When a diagnosis of Charcot disease (or amyotrophic lateral sclerosis – ALS) is received, a question arises: why me? An international team tackled this riddle by looking for the answer directly in the genes. Using genetic data on an unprecedented scale, researchers screened the DNA of thousands of patients. Their conclusions begin to reshuffle the cards.
A record genetic study on amyotrophic lateral sclerosis
Amyotrophic lateral sclerosis (ALS) is a neurodegenerative condition where the nerves responsible for movement lose their functionality. This leads to progressive paralysis, with death usually occurring within two years of diagnosis. Approximately 10% of patients have a family history of this disease.
Published in the journal Nature Geneticsthe study coordinated by the consortium Project MinE is based on exome sequencing of 22 cohorts: 17,919 people with ALS and 200,703 witnesses. The authors show that an identifiable genetic abnormality is present in approximately one in four patients, compared to one in five in previous studies. And this, whether or not there are cases in the family. Key information for patients and their loved ones.

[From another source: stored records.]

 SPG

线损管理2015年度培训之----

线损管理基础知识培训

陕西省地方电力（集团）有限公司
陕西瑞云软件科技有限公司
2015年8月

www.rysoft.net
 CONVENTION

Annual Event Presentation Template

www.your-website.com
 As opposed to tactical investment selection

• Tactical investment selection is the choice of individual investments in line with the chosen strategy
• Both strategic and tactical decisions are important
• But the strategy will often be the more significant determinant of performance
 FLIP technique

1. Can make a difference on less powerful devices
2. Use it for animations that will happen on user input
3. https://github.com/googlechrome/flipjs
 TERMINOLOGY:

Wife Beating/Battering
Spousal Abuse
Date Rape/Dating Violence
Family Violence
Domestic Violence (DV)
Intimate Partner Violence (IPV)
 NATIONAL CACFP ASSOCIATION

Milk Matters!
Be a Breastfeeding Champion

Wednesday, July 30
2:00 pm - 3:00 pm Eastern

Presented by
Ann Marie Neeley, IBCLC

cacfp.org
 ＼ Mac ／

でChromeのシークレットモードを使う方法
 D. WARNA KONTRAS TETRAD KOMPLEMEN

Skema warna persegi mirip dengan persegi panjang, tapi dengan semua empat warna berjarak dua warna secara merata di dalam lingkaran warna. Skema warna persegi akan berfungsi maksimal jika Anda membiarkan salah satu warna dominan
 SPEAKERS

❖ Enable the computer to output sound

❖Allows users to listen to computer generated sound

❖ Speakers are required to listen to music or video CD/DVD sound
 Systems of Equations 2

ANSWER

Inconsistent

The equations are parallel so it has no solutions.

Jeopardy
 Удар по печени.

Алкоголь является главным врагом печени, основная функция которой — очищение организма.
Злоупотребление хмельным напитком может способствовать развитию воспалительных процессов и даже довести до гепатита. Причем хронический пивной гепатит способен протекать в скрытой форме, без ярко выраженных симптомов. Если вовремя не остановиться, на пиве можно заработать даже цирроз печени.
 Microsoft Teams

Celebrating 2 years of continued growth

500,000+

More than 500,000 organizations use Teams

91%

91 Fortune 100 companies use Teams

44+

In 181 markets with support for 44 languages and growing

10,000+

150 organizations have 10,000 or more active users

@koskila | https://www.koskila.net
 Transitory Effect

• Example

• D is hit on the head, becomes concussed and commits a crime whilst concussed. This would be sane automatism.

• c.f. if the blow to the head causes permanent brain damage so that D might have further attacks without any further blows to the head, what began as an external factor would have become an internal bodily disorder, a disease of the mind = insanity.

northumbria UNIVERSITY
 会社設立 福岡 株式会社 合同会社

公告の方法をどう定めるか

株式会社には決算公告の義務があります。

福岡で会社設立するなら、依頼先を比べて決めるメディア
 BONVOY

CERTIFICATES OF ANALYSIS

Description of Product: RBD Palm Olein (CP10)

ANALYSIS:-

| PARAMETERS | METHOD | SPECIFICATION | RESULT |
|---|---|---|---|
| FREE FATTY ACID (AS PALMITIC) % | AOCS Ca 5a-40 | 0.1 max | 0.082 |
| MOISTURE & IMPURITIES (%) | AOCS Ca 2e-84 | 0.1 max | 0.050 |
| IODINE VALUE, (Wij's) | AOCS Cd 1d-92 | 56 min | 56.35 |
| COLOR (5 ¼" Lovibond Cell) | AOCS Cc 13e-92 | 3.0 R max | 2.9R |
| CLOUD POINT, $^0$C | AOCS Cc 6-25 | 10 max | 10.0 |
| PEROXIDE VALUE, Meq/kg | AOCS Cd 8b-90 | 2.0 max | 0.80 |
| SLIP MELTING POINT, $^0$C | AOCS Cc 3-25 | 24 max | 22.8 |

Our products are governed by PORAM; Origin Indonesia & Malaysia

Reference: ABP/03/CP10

Amyotrophic lateral sclerosis, also called Charcot disease, destroys the neurons that control muscles and leads to progressive paralysis with death approximately two years after diagnosis. About 10% of patients have multiple cases in the family, but the majority have no known history. To explore these so-called sporadic forms, the researchers compared the exomes of 13,138 cases and 69,775 controls, then verified their results in a second cohort.
A genetic cause identified for more than a quarter of patients
This mass of data made it possible to identify rare variants or ultrarare associated with the risk of disease, sometimes carried by very few individuals. The team shows that an explanatory genetic change is present in 25% of patients. By adding gene expansion C9orf72nearly 27% of cases now have an identified genetic cause.
Rare variants, new genes and more aggressive forms of ALS
The analyzes confirm large genes already involved such as
SOD1, NEK1,
KIF5A, TBK1 Or
TARDBPand bring out new players. A gene variant YKT6for example, moderately increases risk and appears in both cohorts. Other genes, such as HTR3C, GBGT1 Or
KNTC1carry very rare but very high effect mutations.
The study also reinforces the role of hitherto little-documented genes, such as ARPP21, DNAJC7
And CFAP410. Some variants ofARPP21 are associated with earlier onset of disease and shortened survival of approximately 19 months, with effects comparable to those of very aggressive mutations in the gene
SOD1. The authors finally note that accumulating several risk variants increases the probability of developing ALS, which is in line with a model where several genes add their effects.
Towards broader genetic testing and future targeted therapies
For clinicians, these data reinforce the interest of
genetic test. “This study considerably adds to our knowledge of the causes of ALS, demonstrating the existence of a significant genetic component in approximately a quarter of affected people, regardless of family history. Therefore, genetic testing should be offered to anyone with symptoms, and this increased knowledge increases the chances of developing effective treatment.“, explains Professor Ammar Al-Chalabi, professor of neurology and genetics of complex diseases at King’s College London.